Many people are talking/blogging about how bad the LA Galaxy are. And yes, they are quite bad right now. But the sight of David Beckham with time and space, looking upfield with the ball at his feet, is still exciting and even wondrous for the soccer fan to behold. Carlos Ruiz's knee injury is highly troubling for LA but if they would just throw on a few frontrunners with speed, basic finishing ability or, perish the thought, BOTH, I think they'll be scoring goals routinely.
And finally, I must say I was truly gratified by a thought that struck me during one brief, unremarkable passage in the LA-Colorado rout...I believe it began with the Rapids' delightfully odd netminder Bouna Coundoul taking umbrage at the manner in which Ruiz threw himself (studs first, of course) at a hopeful ball served into the Colorado penalty box, and subsequently chased down Little Fishy to poke, confront and otherwise 'ice-grill,' or 'mean-mug,' if you will, the Galaxy striker.
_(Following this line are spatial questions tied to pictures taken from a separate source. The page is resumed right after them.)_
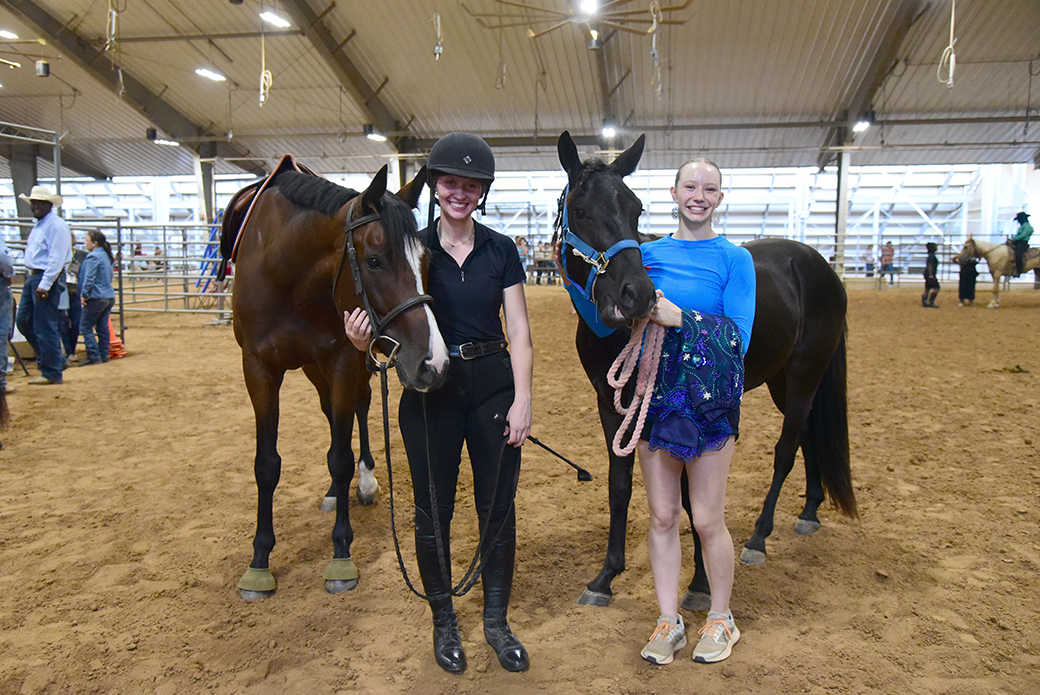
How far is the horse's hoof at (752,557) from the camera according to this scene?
2.75 meters

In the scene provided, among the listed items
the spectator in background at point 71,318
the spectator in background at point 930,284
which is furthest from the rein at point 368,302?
the spectator in background at point 930,284

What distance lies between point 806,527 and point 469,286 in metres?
2.10

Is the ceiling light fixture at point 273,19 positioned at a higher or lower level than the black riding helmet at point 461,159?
higher

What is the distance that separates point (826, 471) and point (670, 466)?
1.47 metres

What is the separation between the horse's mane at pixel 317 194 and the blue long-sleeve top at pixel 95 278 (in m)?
6.10

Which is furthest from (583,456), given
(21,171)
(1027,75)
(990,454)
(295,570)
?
(21,171)

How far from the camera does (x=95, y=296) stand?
289 inches

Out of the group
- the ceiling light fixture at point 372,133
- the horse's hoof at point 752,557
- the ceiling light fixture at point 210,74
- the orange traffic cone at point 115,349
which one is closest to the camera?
the horse's hoof at point 752,557

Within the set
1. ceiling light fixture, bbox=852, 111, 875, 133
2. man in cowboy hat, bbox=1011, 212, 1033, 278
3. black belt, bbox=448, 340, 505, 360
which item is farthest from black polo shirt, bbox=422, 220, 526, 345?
ceiling light fixture, bbox=852, 111, 875, 133

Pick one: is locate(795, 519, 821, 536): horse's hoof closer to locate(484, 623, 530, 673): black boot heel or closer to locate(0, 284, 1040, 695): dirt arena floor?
locate(0, 284, 1040, 695): dirt arena floor

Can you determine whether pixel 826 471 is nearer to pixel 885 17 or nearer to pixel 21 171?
pixel 885 17

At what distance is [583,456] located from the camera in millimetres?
4137

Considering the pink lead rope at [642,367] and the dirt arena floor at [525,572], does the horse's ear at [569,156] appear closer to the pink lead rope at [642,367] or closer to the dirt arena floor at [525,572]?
the pink lead rope at [642,367]

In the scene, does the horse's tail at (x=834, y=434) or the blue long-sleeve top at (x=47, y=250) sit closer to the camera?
the horse's tail at (x=834, y=434)
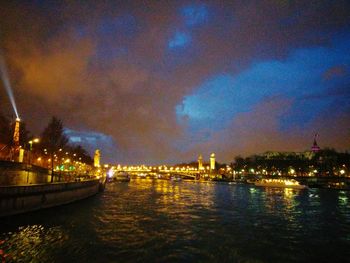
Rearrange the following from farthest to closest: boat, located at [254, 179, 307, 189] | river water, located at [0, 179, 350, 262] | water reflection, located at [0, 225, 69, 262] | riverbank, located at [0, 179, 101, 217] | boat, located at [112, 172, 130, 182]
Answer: boat, located at [112, 172, 130, 182] < boat, located at [254, 179, 307, 189] < riverbank, located at [0, 179, 101, 217] < river water, located at [0, 179, 350, 262] < water reflection, located at [0, 225, 69, 262]

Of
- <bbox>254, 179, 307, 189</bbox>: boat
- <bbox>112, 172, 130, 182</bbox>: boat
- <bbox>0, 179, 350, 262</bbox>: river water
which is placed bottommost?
<bbox>0, 179, 350, 262</bbox>: river water

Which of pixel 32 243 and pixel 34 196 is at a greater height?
pixel 34 196

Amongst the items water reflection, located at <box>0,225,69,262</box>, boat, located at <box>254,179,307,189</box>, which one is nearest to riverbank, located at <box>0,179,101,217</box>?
water reflection, located at <box>0,225,69,262</box>

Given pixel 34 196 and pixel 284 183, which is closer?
pixel 34 196

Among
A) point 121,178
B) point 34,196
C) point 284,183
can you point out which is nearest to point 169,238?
point 34,196

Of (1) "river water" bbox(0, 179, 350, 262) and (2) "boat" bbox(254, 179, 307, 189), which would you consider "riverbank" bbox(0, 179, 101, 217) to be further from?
(2) "boat" bbox(254, 179, 307, 189)

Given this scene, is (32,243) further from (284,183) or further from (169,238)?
(284,183)

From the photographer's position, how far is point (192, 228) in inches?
1149

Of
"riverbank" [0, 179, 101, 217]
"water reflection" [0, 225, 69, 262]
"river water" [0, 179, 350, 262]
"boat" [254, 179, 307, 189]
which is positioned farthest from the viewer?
"boat" [254, 179, 307, 189]

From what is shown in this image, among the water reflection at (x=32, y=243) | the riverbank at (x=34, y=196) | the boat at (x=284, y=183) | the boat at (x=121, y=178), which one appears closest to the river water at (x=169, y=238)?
the water reflection at (x=32, y=243)

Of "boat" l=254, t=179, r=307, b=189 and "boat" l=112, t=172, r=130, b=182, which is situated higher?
"boat" l=112, t=172, r=130, b=182

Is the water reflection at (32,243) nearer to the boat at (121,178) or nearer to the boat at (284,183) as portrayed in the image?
the boat at (284,183)

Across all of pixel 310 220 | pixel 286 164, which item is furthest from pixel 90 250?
pixel 286 164

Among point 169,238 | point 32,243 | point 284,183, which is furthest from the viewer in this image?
point 284,183
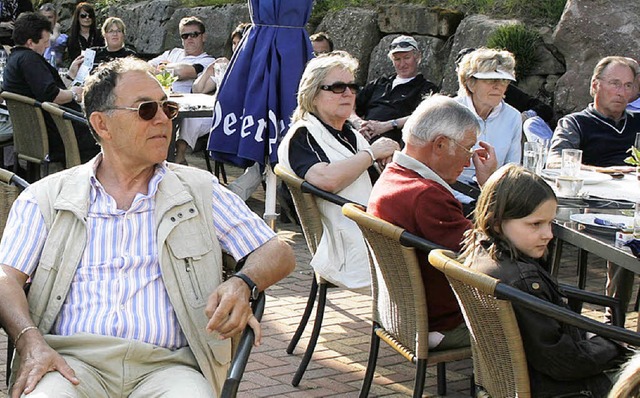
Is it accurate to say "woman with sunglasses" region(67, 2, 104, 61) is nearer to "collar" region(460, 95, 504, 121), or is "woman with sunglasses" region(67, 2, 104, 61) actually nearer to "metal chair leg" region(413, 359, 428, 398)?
"collar" region(460, 95, 504, 121)

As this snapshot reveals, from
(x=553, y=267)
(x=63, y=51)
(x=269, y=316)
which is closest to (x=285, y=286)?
(x=269, y=316)

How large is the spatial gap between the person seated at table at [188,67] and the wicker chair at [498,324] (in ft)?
20.3

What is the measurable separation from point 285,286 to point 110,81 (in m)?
3.05

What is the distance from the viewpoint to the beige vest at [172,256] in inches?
→ 116

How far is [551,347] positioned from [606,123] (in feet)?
10.7

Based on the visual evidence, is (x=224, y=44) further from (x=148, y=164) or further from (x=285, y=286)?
(x=148, y=164)

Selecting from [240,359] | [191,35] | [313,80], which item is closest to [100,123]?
[240,359]

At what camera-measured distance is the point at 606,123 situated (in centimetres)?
587

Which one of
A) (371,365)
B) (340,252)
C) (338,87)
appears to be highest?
(338,87)

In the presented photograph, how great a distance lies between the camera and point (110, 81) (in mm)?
3178

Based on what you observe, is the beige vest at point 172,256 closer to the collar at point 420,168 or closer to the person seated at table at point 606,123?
the collar at point 420,168

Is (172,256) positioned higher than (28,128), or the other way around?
(172,256)

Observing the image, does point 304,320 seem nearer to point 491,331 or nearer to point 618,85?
point 491,331

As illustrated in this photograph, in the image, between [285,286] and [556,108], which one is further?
[556,108]
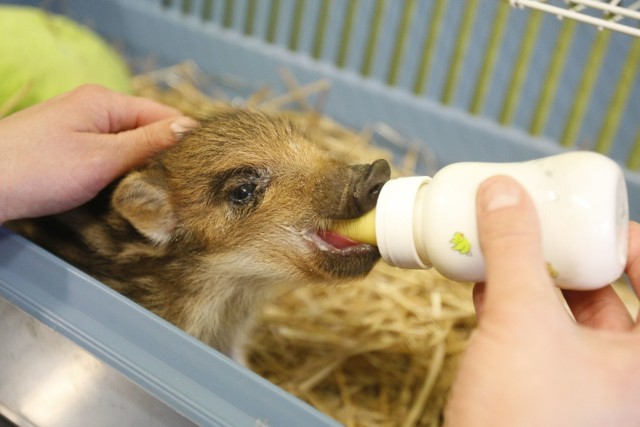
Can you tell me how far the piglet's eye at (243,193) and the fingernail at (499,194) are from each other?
26.5 inches

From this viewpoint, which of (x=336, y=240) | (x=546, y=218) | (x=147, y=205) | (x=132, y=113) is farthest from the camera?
(x=132, y=113)

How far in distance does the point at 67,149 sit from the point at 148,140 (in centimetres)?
21

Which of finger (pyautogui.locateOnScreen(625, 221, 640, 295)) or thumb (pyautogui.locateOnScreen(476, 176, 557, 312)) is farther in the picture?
finger (pyautogui.locateOnScreen(625, 221, 640, 295))

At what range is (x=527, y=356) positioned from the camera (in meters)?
0.95

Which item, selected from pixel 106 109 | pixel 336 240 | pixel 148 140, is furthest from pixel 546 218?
pixel 106 109

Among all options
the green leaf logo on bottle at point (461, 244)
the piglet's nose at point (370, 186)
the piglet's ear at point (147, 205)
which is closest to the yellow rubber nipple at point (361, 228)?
the piglet's nose at point (370, 186)

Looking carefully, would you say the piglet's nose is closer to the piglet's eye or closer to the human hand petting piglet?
the piglet's eye

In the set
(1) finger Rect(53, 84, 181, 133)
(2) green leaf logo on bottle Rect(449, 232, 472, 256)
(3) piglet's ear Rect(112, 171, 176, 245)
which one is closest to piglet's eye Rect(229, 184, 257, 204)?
(3) piglet's ear Rect(112, 171, 176, 245)

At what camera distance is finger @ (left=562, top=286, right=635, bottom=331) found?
1.22 m

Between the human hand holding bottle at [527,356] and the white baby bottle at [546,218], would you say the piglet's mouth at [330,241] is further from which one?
the human hand holding bottle at [527,356]

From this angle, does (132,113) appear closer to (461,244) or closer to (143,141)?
(143,141)

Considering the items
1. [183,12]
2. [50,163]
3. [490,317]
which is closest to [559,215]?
[490,317]

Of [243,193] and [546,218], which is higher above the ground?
[546,218]

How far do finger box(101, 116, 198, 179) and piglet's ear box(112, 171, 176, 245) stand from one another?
0.07 metres
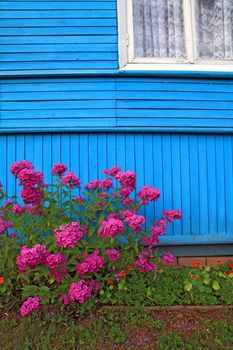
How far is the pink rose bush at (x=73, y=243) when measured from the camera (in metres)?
2.90

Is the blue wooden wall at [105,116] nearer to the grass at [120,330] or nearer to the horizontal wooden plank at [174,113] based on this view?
the horizontal wooden plank at [174,113]

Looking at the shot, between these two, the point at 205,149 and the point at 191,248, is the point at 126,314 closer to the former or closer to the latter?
the point at 191,248

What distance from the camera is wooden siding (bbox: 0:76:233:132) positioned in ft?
13.9

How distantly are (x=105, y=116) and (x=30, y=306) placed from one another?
7.09 ft

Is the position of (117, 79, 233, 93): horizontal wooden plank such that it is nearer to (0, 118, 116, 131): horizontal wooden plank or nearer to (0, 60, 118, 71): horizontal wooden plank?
(0, 60, 118, 71): horizontal wooden plank

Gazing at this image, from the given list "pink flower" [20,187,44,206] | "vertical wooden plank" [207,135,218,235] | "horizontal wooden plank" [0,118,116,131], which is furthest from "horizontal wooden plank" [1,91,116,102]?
"pink flower" [20,187,44,206]

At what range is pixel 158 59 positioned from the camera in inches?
180

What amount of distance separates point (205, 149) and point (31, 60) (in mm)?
2171

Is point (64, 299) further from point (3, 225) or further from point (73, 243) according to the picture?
point (3, 225)

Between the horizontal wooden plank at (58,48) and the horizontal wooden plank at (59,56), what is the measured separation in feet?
0.11

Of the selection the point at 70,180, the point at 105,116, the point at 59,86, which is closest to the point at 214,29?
the point at 105,116

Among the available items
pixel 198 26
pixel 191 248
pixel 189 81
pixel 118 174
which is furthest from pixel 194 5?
pixel 191 248

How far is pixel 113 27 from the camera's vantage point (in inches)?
173

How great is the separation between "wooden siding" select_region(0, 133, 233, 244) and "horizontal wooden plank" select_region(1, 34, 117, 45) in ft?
3.43
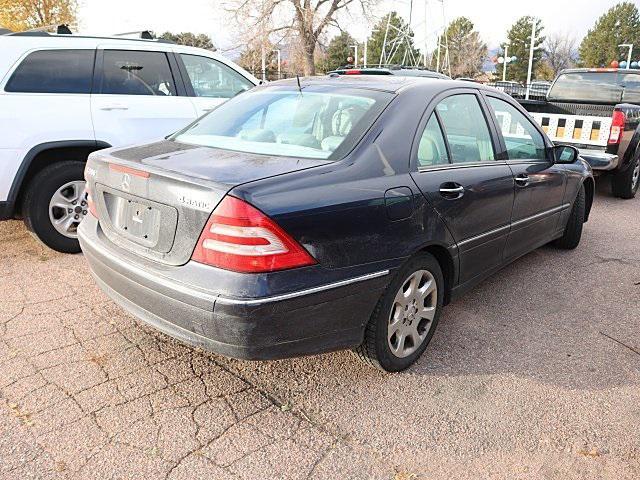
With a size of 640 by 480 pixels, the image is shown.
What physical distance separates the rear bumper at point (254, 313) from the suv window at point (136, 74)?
284 centimetres

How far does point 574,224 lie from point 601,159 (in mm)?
2563

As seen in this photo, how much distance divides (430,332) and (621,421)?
1.05 meters

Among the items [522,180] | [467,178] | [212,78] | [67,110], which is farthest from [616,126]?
[67,110]

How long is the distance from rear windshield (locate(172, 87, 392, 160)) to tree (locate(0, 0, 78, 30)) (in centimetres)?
1497

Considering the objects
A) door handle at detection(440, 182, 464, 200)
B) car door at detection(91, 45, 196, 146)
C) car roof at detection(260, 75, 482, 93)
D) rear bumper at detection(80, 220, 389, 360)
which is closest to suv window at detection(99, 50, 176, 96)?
car door at detection(91, 45, 196, 146)

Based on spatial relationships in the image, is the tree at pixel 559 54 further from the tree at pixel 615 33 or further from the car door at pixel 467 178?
the car door at pixel 467 178

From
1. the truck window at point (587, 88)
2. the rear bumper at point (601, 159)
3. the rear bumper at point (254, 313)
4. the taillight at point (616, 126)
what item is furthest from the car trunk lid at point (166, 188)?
the truck window at point (587, 88)

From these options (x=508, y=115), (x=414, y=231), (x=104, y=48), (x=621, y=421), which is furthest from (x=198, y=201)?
(x=104, y=48)

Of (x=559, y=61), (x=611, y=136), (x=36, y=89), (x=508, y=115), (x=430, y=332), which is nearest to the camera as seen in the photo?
(x=430, y=332)

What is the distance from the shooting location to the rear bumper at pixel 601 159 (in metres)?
7.18

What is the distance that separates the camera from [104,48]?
16.5ft

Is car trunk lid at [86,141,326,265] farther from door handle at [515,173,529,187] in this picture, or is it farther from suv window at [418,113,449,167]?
door handle at [515,173,529,187]

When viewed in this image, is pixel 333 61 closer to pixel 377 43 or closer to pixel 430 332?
pixel 377 43

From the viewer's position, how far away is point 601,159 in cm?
720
Rapids defender Kosuke Kimura, who I am told is the first Japanese player in MLS history, played the voice of reason as he attempted to restrain his strangely perturbed goalkeeper...though I'm not sure just how he'd get his point across...
I know that MLS was founded as a legacy of the 1994 World Cup to promote the sport to the xenophobia-inclined sports fans of this country and help develop the American player, etc etc. But how can a lifelong U.S. soccer devotee not take heart -- and also be entertained -- when he tunes in to an opening day broadcast of his 12-year-old domestic league, and gets to watch a big, quirky Senegalese goalie yelling at a widely-despised Guatemalan hitman while a scandalized-looking Japanese teammate intervenes and a world-renowned English legend looks on...in a contest wherein a creative little Argentinian earns Man of the Match honors?
Diversity is good for MLS. Internationalism and cosmopolitanism is good for MLS. And I am thrilled, not worried, to witness faint echoes of NASL's 'foreign legions' in the league today.